Figure 2.

Nick-seq validation. (A) Mapping single-strand breaks produced by Nb.BsmI in E. coli genomic DNA. Middle panel: Representative view of sequencing reads distributed in one genomic region. Red and green peaks mark reads mapped to forward and reverse strands of the genome, respectively. Lower panel: Amplification of the genomic region surrounding one peak, with read pile ups for TdT and NT sequencing converging on the site of the strand-break. (B) Nb.BsmI mapping data were used to define data processing parameters for accuracy and sensitivity of Nick-seq. Coverage ratios (the ratio of the peaks relative to corresponding sites in an untreated DNA control) were calculated for sequencing data performed with TdT alone (blue line) or the combination of TdT and NT (orange line).
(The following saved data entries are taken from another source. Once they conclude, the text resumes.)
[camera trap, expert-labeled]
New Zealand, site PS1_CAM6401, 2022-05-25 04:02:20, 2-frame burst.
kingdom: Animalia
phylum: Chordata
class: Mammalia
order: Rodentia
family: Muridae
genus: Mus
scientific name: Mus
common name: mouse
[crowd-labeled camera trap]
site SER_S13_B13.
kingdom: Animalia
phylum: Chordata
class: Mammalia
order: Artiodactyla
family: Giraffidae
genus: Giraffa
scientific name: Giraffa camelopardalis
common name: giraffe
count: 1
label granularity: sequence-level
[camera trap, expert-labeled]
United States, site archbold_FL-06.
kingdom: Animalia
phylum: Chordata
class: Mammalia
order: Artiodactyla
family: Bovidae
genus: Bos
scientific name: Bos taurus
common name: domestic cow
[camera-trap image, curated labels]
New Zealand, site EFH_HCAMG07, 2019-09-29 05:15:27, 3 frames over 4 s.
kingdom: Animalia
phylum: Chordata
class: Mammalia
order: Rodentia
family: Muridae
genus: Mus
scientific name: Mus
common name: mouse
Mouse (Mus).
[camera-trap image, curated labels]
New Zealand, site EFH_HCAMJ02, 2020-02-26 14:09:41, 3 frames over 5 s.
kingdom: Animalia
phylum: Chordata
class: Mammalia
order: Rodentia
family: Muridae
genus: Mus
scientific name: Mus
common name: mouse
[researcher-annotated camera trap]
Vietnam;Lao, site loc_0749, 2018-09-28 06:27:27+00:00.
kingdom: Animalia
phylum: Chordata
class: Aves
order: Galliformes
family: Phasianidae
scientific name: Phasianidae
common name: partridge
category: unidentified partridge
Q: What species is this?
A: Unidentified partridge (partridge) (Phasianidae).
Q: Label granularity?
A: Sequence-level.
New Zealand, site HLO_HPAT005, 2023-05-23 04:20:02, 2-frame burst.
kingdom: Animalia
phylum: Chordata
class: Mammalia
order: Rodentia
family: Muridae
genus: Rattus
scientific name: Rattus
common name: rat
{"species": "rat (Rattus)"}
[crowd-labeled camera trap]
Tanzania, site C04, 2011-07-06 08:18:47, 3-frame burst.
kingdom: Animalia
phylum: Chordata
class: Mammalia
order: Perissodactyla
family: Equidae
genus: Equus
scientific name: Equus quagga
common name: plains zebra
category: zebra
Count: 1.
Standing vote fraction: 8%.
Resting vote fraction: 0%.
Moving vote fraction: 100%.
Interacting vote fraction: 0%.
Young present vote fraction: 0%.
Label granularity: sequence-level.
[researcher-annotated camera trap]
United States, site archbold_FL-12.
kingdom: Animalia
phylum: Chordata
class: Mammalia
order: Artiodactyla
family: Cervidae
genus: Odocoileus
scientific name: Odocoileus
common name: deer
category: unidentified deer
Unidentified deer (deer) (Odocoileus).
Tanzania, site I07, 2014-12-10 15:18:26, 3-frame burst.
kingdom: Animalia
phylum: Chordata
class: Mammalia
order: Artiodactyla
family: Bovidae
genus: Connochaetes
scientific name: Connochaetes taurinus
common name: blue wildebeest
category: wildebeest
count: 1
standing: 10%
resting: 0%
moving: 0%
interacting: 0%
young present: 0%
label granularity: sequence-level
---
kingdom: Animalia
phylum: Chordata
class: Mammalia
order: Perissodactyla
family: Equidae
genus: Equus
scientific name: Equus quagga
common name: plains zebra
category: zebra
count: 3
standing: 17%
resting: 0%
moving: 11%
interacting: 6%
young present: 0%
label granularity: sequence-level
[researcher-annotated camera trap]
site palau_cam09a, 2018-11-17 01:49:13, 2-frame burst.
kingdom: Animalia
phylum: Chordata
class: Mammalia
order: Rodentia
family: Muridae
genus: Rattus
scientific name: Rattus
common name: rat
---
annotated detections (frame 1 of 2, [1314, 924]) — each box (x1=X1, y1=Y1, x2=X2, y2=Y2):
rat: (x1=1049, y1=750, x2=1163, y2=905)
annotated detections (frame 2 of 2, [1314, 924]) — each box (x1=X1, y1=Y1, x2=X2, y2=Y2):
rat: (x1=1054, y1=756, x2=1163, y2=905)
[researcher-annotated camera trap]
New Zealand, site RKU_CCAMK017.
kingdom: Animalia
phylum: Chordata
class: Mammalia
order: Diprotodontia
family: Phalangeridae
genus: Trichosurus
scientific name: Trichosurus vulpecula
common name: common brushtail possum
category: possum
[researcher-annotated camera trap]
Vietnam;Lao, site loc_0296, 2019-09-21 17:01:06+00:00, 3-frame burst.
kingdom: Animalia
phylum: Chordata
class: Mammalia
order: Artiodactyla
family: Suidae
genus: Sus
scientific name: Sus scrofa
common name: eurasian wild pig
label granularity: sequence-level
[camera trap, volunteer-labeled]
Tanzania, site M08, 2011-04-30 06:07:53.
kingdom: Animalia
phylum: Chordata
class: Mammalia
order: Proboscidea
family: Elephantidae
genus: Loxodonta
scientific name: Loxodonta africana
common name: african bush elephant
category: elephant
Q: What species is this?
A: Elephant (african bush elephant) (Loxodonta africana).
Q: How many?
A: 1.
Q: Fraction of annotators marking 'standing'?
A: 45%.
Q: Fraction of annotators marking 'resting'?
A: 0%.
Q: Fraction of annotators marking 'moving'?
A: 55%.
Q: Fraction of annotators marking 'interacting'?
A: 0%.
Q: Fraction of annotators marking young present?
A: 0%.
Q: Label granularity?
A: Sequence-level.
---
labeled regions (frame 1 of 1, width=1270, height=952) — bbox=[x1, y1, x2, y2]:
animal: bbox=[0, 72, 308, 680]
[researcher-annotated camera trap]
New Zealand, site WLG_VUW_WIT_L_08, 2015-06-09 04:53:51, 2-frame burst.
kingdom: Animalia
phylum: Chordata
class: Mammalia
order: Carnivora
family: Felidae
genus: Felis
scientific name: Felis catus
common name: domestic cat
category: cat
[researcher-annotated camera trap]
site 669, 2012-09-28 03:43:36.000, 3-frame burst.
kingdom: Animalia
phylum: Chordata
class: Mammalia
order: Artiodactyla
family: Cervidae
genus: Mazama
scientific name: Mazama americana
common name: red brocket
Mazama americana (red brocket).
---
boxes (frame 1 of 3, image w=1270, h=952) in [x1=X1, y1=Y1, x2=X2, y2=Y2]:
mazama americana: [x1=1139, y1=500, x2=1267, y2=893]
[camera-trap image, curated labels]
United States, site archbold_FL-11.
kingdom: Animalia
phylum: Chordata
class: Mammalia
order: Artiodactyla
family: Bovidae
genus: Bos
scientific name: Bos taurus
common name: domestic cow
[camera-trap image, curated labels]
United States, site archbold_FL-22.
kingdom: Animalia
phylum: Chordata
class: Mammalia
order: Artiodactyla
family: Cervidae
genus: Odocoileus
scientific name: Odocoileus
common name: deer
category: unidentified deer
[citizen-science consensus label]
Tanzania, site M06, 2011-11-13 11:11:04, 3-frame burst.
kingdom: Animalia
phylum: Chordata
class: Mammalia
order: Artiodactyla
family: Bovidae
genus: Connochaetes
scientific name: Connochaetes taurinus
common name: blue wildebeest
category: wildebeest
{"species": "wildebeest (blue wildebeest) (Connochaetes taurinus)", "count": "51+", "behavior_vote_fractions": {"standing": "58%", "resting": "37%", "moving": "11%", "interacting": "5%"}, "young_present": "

The sensitivity and specificity for detection of site-specific strand-breaks was then plotted for ratios ranging from 2 to 7. In general, higher coverage ratios yield greater accuracy but lower sensitivity, and the combination of TdT and NT provided significantly greater specificity. (C) With a coverage ratio of 2, Nick-seq identified 2462 (97.5%) of the 2681 predicted Nb.BsmI sites. Among the 62 (2.5%) ‘false-positive’ sites, 27 (1%) of them occurred in sequences differing from the consensus by one nucleotide. These sites showed lower average sequencing coverage (75 versus 1318) and likely represent Nb.BsmI ‘star’ activity.